**Work required:** In the passage on the 2005 Nobel Peace Prize, which earlier prize does the writer say prompted a similar reaction?

El-Baradei and the IAEAs Nobel Peace Prize a Mixed Blessing

My reaction to the awarding this past weekend of the 2005 Nobel Peace Prize to the International Atomic Energy Agency and its director Mohammed El-Baradei was similar to my reaction to the awarding of the 2002 prize to former President Jimmy Carter: while they have pursued a number of policies contrary to the spirit of the Nobel Peace Prize, they have also done much to make the world a safer place.

On the one hand, the IAEA has helped to promote nuclear energy, an extremely dangerous, expensive, and unnecessary means of electrical generation, and has been accused of downplaying the serious health and environmental impact of the 1986 Chernobyl disaster and essentially being a shill of the nuclear energy.

**Provided data:**
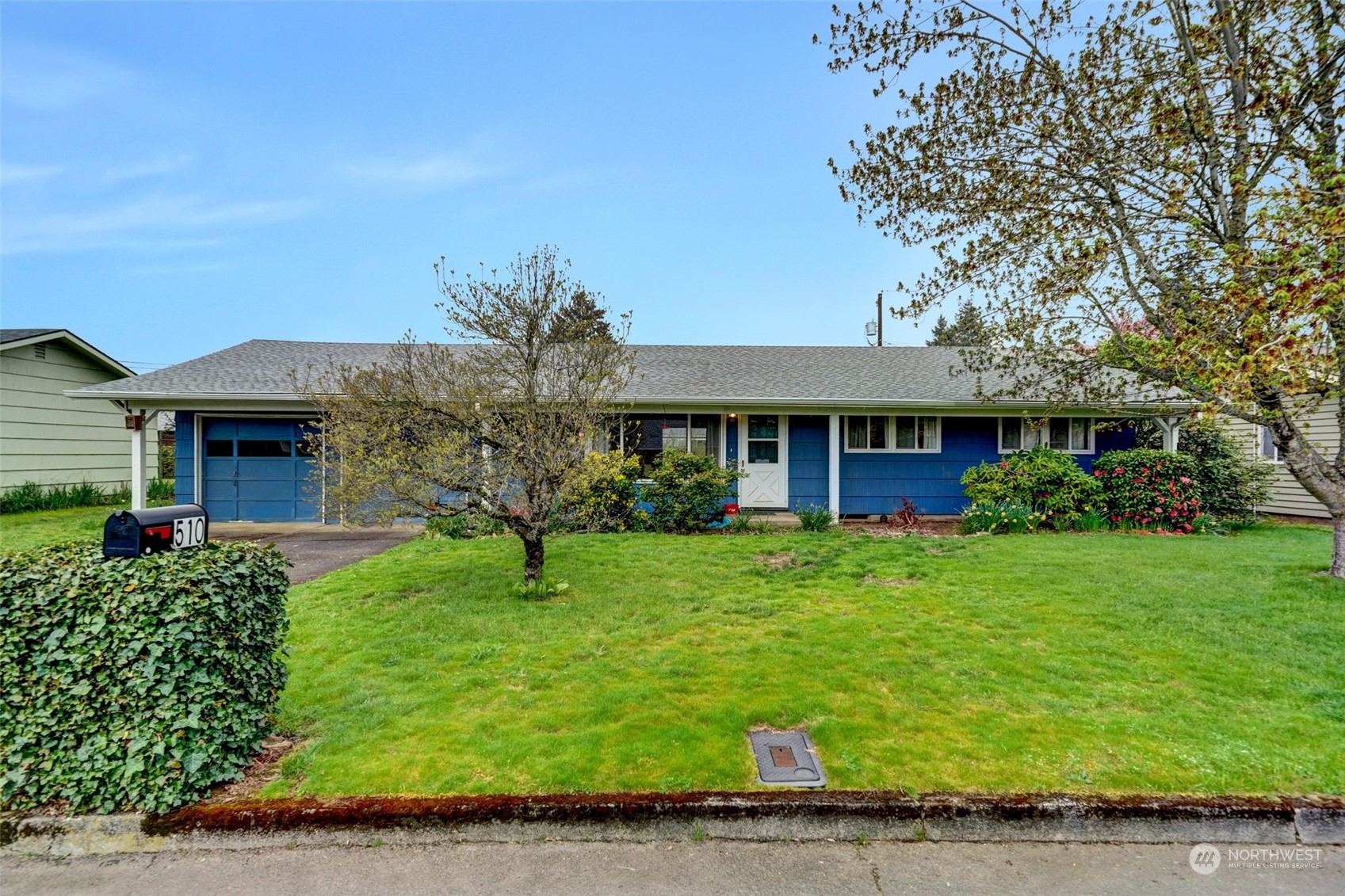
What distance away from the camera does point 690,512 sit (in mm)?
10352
==
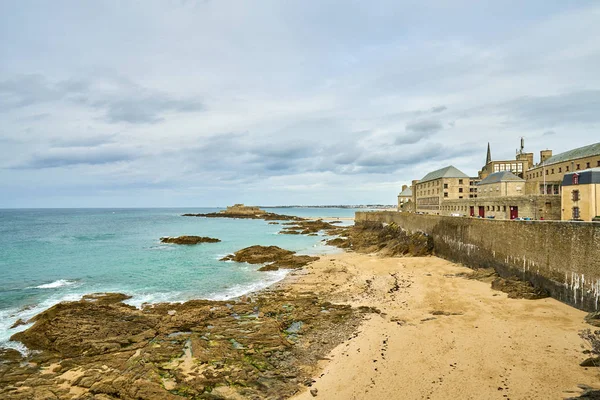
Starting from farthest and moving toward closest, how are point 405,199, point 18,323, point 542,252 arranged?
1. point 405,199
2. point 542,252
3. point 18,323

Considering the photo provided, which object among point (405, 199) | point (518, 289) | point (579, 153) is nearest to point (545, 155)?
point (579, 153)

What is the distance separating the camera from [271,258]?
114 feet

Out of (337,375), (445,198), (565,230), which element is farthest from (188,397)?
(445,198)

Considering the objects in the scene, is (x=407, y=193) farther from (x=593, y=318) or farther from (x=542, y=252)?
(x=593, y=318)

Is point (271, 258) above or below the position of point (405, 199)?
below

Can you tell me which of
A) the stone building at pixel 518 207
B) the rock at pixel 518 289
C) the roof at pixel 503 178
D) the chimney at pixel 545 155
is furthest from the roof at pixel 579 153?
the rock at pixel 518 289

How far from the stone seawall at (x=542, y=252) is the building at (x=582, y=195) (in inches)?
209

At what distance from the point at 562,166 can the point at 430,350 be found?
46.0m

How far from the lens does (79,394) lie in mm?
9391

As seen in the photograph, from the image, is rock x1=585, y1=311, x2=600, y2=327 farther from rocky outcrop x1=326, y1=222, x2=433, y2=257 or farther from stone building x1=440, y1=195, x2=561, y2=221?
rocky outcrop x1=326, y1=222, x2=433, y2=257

**Finished task:** The 2002 Nobel Peace Prize awarded to former President Jimmy Carter.